TEKS UNTUK DITELAAH:
--*--

Habib Kiai
KEMARIN ada debat akademis. Topiknya sensitif. Khususnya untuk kalangan Islam. Lebih khusus lagi untuk kalangan habib dan ahli sunah.
Acara debat berlangsung tiga jam. Dari jam 09.00 sampai waktu salat Duhur.
Debat itu bermula dari sebuah tantangan terbuka dari seorang anak muda kutu buku. Disebut terbuka karena tantangannya diluncurkan lewat YouTube.
Yang menantang bernama Ustad Fuad Abdullah Wafi. Umur 27 tahun. Asal Probolinggo. Ia datang ke tempat debat dengan membawa 20 kitab (buku) sebagai literatur. Semua dalam bahasa Arab.
Yang ditantang, Anda sudah tahu: KH Dr Imaduddin. Seorang ulama intelektual Banten. Penulis banyak buku literatur. Salah satu bukunya berjudul –dalam bahasa Arab– Al-Mawahib Al-Laduniyah.

--*--

Data Terkumpul:

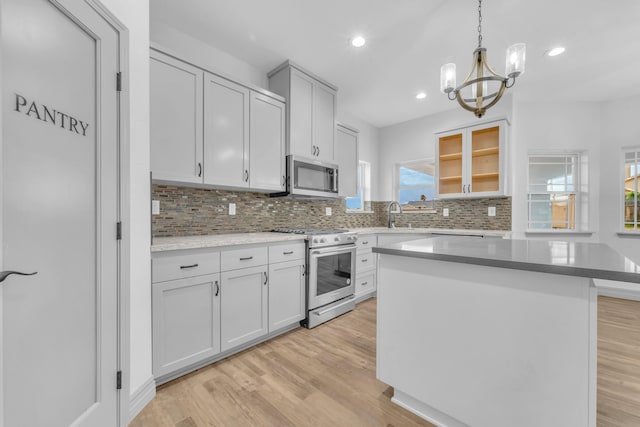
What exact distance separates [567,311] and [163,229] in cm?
265

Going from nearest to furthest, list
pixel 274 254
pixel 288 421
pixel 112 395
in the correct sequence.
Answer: pixel 112 395 < pixel 288 421 < pixel 274 254

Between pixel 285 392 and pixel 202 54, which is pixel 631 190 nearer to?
pixel 285 392

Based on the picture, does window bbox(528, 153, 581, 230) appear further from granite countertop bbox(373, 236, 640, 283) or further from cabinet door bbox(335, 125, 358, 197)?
granite countertop bbox(373, 236, 640, 283)

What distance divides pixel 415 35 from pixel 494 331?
252 cm

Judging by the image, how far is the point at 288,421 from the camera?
57.7 inches

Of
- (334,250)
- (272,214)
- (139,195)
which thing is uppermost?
(139,195)

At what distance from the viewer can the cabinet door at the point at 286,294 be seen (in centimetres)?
238

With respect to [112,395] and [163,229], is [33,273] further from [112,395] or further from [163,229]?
Answer: [163,229]

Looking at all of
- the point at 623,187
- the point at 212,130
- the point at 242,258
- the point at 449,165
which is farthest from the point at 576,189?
the point at 212,130

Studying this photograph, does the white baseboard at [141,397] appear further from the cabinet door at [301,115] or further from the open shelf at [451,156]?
the open shelf at [451,156]

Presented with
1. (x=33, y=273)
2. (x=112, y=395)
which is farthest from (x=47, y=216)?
(x=112, y=395)

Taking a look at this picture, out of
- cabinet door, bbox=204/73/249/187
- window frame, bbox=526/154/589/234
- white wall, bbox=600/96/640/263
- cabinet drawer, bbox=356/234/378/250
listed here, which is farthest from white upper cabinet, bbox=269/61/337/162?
white wall, bbox=600/96/640/263

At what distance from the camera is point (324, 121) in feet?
10.8

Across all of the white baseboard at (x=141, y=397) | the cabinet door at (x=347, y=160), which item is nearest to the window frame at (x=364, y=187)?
the cabinet door at (x=347, y=160)
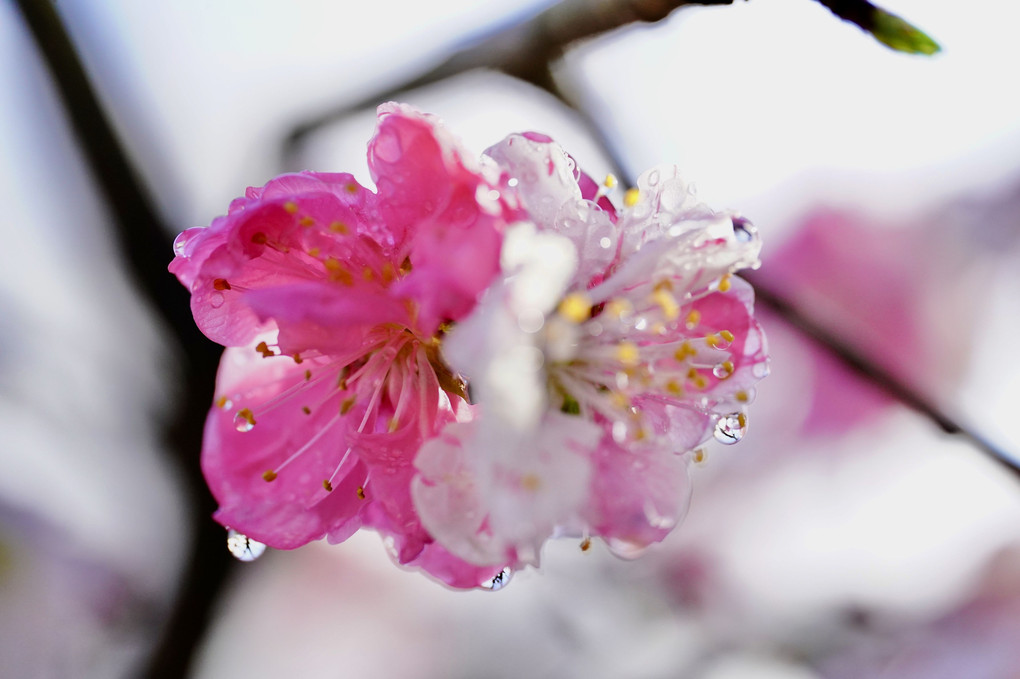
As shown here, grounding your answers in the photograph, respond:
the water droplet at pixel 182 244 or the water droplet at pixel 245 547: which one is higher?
the water droplet at pixel 182 244

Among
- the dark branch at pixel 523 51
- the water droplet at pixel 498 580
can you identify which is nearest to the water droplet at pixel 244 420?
the water droplet at pixel 498 580

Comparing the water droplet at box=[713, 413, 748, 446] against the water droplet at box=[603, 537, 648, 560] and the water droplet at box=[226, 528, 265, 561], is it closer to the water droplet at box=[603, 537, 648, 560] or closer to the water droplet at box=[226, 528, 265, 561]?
the water droplet at box=[603, 537, 648, 560]

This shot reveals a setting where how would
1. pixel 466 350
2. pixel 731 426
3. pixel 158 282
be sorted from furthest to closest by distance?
pixel 158 282 < pixel 731 426 < pixel 466 350

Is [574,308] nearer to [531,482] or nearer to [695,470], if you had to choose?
[531,482]

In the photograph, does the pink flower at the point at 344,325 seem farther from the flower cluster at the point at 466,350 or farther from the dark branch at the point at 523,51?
the dark branch at the point at 523,51

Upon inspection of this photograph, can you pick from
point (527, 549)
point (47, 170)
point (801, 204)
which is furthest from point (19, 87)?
point (801, 204)

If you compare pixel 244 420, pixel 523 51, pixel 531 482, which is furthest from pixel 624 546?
pixel 523 51
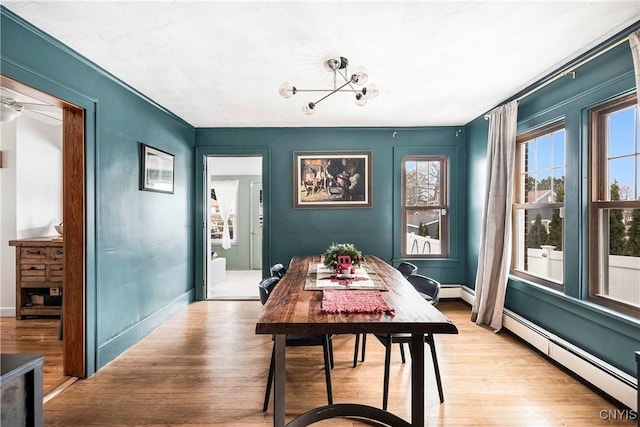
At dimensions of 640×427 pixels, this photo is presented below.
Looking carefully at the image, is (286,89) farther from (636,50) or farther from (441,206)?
(441,206)

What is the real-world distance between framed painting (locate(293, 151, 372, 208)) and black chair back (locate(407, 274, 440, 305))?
1.92 metres

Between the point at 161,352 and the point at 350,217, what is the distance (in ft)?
9.23

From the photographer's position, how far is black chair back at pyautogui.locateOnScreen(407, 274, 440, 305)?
2377 millimetres

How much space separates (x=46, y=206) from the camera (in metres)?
4.08

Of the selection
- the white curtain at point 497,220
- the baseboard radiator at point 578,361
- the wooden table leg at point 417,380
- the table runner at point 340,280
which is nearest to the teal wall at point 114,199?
the table runner at point 340,280

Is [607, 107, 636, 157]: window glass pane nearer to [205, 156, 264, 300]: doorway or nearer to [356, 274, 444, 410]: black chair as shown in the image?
[356, 274, 444, 410]: black chair

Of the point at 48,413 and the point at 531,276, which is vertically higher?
the point at 531,276

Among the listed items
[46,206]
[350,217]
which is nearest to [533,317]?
[350,217]

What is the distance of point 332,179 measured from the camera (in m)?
4.52

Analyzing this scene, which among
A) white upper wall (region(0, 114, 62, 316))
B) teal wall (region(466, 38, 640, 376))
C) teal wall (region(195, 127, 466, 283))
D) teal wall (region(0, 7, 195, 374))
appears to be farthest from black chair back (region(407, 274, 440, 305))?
white upper wall (region(0, 114, 62, 316))

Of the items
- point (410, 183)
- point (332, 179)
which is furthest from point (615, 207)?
point (332, 179)

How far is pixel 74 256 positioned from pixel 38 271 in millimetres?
1911

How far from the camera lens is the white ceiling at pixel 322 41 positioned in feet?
6.11

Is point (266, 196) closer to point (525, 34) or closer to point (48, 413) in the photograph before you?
point (48, 413)
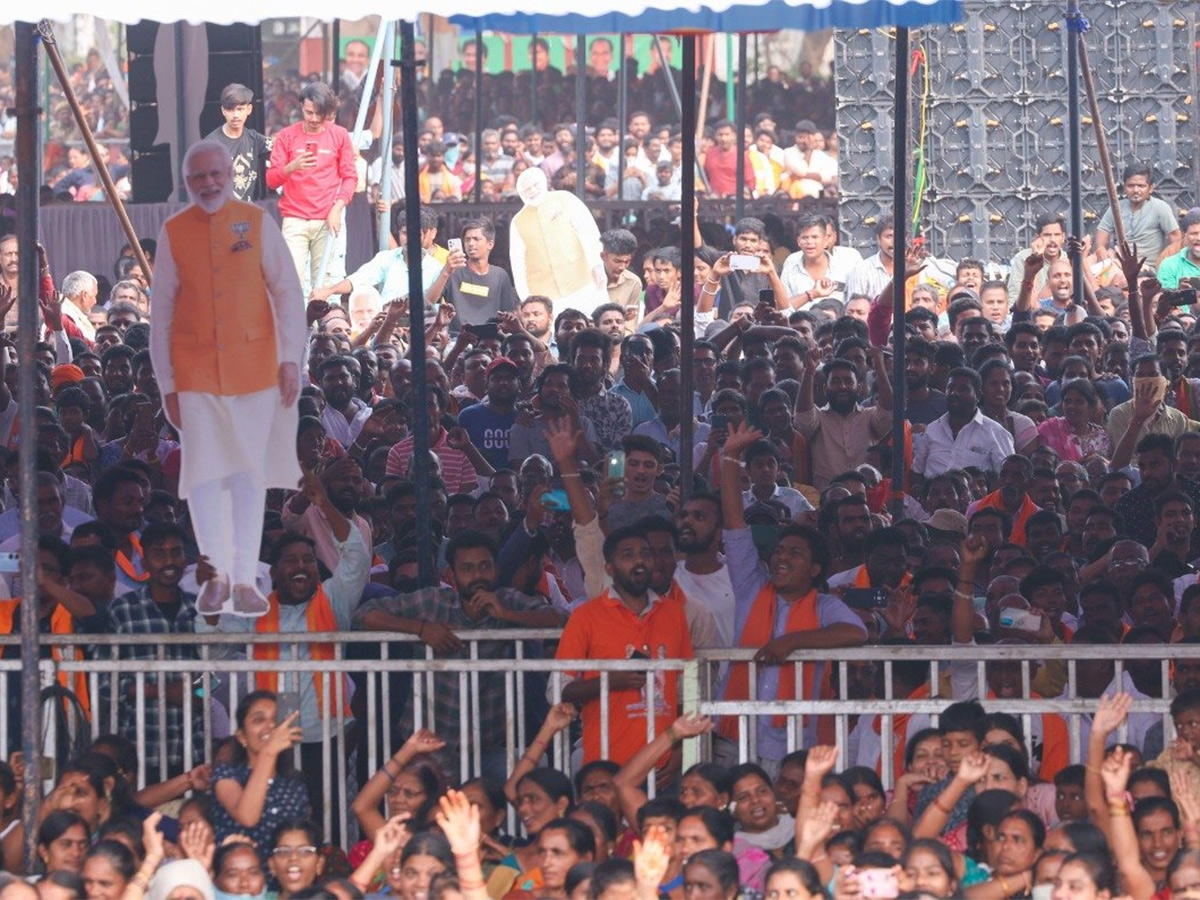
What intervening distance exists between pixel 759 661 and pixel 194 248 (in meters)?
2.46

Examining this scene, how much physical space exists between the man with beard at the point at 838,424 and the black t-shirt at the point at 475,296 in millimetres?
5751

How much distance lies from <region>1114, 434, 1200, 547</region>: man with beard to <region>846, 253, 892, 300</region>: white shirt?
642 cm

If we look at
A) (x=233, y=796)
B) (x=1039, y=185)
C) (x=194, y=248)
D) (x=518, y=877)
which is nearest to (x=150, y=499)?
(x=194, y=248)

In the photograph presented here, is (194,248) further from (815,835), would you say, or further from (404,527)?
(815,835)

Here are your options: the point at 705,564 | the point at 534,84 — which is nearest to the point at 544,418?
the point at 705,564

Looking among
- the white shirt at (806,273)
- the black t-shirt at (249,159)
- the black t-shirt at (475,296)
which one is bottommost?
the black t-shirt at (475,296)

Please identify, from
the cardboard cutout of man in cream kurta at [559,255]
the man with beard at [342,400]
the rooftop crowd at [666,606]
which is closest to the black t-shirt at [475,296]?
the cardboard cutout of man in cream kurta at [559,255]

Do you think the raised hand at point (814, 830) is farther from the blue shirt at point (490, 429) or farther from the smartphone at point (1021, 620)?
the blue shirt at point (490, 429)

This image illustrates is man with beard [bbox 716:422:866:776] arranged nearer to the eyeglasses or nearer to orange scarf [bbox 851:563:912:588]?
orange scarf [bbox 851:563:912:588]

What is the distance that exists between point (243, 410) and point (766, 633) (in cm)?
205

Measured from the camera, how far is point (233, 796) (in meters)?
8.29

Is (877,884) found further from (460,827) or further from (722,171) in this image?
(722,171)

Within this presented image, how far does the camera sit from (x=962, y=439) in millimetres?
12773

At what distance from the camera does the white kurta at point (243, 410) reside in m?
8.87
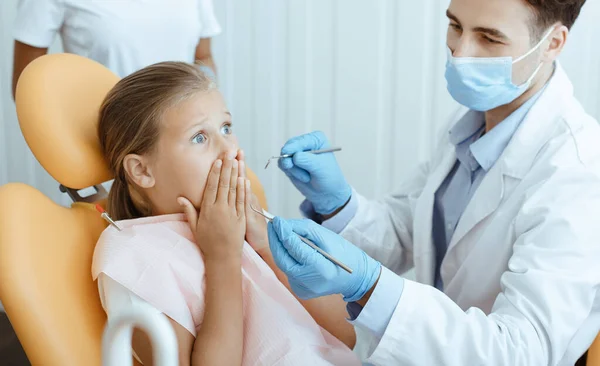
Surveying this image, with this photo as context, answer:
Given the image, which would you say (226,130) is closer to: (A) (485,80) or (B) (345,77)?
(A) (485,80)

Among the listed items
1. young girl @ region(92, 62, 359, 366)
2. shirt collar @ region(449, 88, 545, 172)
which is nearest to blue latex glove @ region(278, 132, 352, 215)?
young girl @ region(92, 62, 359, 366)

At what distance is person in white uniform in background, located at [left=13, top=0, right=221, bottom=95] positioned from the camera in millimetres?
1796

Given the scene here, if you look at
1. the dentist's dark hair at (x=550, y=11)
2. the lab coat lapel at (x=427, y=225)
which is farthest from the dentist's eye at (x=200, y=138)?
the dentist's dark hair at (x=550, y=11)

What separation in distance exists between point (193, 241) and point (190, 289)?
117 mm

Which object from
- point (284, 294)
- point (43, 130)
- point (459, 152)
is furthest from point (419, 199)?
point (43, 130)

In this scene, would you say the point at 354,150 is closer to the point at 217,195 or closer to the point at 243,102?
the point at 243,102

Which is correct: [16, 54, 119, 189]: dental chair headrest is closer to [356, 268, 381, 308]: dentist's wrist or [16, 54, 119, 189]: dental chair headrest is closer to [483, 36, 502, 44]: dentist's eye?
[356, 268, 381, 308]: dentist's wrist

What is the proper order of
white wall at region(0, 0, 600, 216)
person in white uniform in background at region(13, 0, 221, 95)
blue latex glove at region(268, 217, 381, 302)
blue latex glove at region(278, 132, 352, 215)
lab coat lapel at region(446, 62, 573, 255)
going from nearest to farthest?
blue latex glove at region(268, 217, 381, 302)
lab coat lapel at region(446, 62, 573, 255)
blue latex glove at region(278, 132, 352, 215)
person in white uniform in background at region(13, 0, 221, 95)
white wall at region(0, 0, 600, 216)

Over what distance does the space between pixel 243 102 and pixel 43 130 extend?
1331 mm

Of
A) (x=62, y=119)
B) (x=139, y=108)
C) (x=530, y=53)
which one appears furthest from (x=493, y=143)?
(x=62, y=119)

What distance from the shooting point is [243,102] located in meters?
2.57

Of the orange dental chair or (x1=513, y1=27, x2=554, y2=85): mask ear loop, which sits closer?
the orange dental chair

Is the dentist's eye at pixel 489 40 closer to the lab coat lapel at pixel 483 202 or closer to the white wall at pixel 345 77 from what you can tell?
the lab coat lapel at pixel 483 202

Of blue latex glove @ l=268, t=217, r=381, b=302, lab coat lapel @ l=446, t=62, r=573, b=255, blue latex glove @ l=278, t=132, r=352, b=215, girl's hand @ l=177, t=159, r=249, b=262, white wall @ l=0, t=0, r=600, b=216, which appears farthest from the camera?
white wall @ l=0, t=0, r=600, b=216
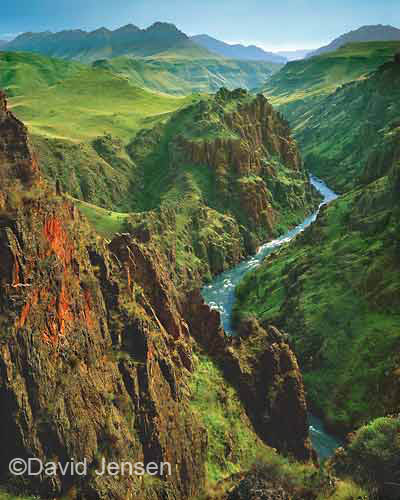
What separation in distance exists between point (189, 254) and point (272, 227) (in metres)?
33.7

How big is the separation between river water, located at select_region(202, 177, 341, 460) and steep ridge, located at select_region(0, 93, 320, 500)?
996cm

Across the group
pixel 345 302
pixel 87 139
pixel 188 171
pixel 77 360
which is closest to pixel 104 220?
pixel 188 171

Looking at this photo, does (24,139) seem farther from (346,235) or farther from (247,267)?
(247,267)

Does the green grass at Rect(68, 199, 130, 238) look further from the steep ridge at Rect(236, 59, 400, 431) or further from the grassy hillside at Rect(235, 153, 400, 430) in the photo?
the steep ridge at Rect(236, 59, 400, 431)

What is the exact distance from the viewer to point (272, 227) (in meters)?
132

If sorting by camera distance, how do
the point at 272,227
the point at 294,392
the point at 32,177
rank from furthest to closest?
the point at 272,227, the point at 294,392, the point at 32,177

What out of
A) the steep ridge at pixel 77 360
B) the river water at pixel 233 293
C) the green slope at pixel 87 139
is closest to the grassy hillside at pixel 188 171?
the green slope at pixel 87 139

--*--

Nyatakan apakah tiap pernyataan di bawah ini sesuai dengan teks tentang debat. Jawab ya atau tidak, lalu kutip kata-kata teks yang menentukan jawabannya.
1. Acara debat itu berlangsung selama tiga jam.
2. Tantangan debat itu disampaikan melalui surat kabar.
3. Ustad Fuad Abdullah Wafi membawa 20 kitab berbahasa Arab ke tempat debat.
Gunakan teks tentang debat saja sebagai sumber.

1. Ya: "Acara debat berlangsung tiga jam."
2. Tidak: "tantangannya diluncurkan lewat YouTube."
3. Ya: "Ia datang ke tempat debat dengan membawa 20 kitab (buku) sebagai literatur. Semua dalam bahasa Arab."